Around age 11 she started teaching herself to play guitar while delving into the discography of the Beatles, she said. 

Jay Mascus of Dinosaur Jr., Jeff Tweedy of Wilco, Elliot Smith and Leonard Cohen are just a few of her many musical inspirations, Seward said.

 “I think [Cohen’s] lyrics are so prolific and so profound,” she said, remarking on her “one-sided love affair” with the poet.

Seward’s attraction to deep, affected lyricism shines through in her single “Bug,” which quite literally approaches ideas of feeling small and trapped without help. 

She sings with an unparalleled level of control, juxtaposing softer, lulling vocal lines with tight and powerful layered harmonies.

“Beside Myself” is Lily Seabird’s debut album, however it is not a new project. In fact, she said she came up with the album’s title two years ago. 

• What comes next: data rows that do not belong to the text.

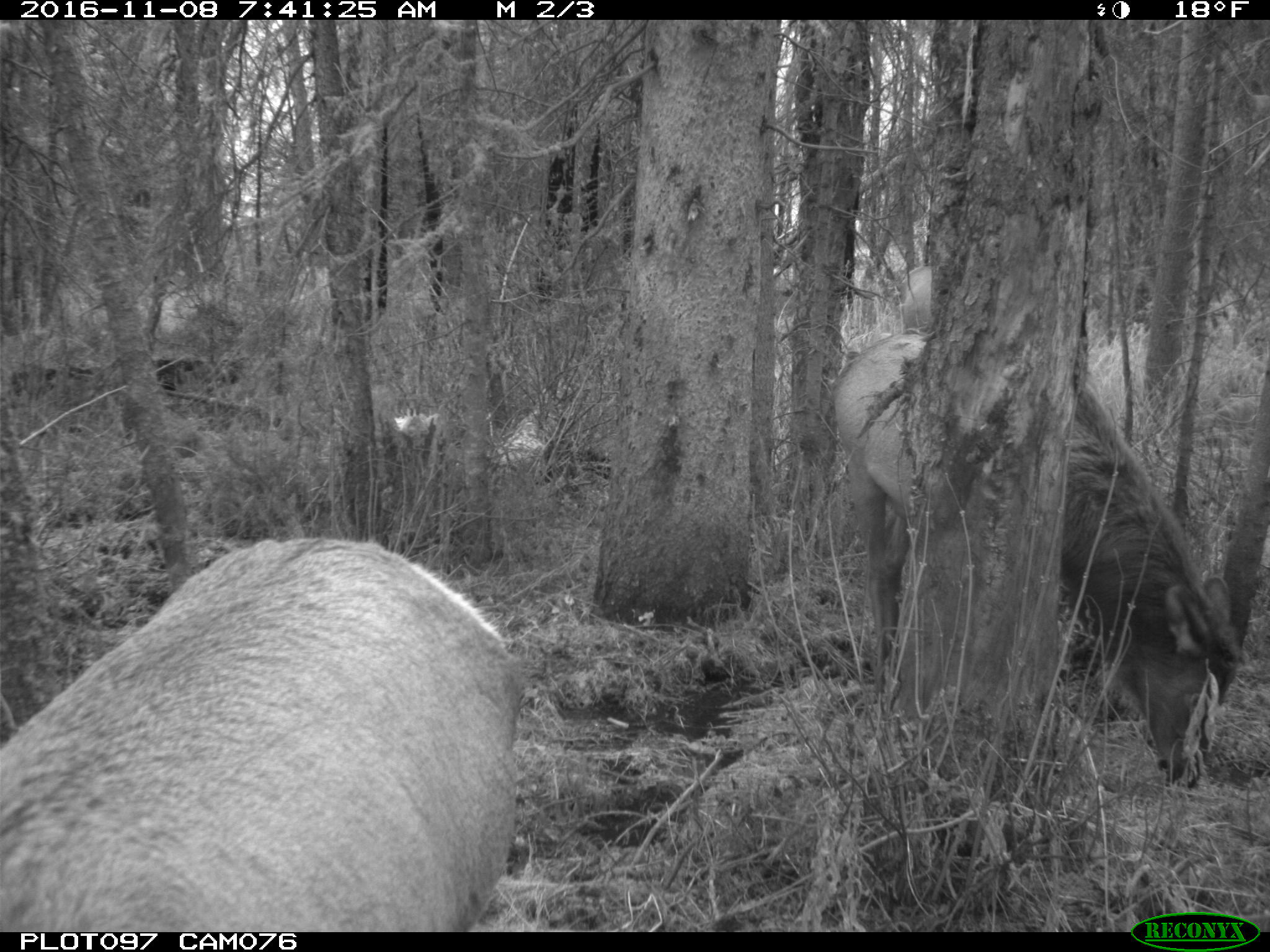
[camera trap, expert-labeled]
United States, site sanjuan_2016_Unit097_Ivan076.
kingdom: Animalia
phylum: Chordata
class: Mammalia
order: Artiodactyla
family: Cervidae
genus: Cervus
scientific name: Cervus elaphus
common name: red deer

“I have multiple albums lined up now that I’m ready to record,” she said. Some of the songs on ‘Beside Myself’ were written during her freshman year of college, she said.

Seward said that recording “Beside Myself” was a learning experience. “I’m kind of a perfectionist,” Seward said, “I get frustrated when I don’t know how to do things.”

However, after working on this album, Seward said recording has become something much less frustrating to her. 

After the years spent working on songs for “Beside Myself,” Seward said she feels a sense of release with the album’s completion. “Cathartic,” Seward said. “It’s nice to kind of feel like finally it’s out of my control.”

The album features many of Seward’s friends with the likes of Noah Schneidman ’20 on bass, sophomore Zack James and senior Carney Hemler on drums, senior Greg Freeman on guitar, Cameron Gilmour ’20 on standup bass, and senior Ruben Trouba on violin to name a few. 

Seward and Schneidman recorded and co-produced the album in her Burlington apartment in Jan. and Feb., tracking some songs digitally and recording others straight to tape.

Charlie Hill ‘16 is a freelance recording engineer and is mastering the record. Seward said she hopes the final product will be ready in a few months. 

As a light at the end of our COVID-19 inches into sight, Lily Seabird’s debut will most certainly align with a cathartic moment in the world. 

When live music makes a reappearance next fall and friends resume gathering, the new music will distinctly mark the end of a generation defining moment. 

I have no doubt that “Beside Myself” will find its rightful place on many UVM students’ fall 2021 playlists. 

Be on the lookout for Lily Seabird’s heavy hitting single “Bug” May 1. The single is just a small sliver of the exciting things to come from Seward’s debut record.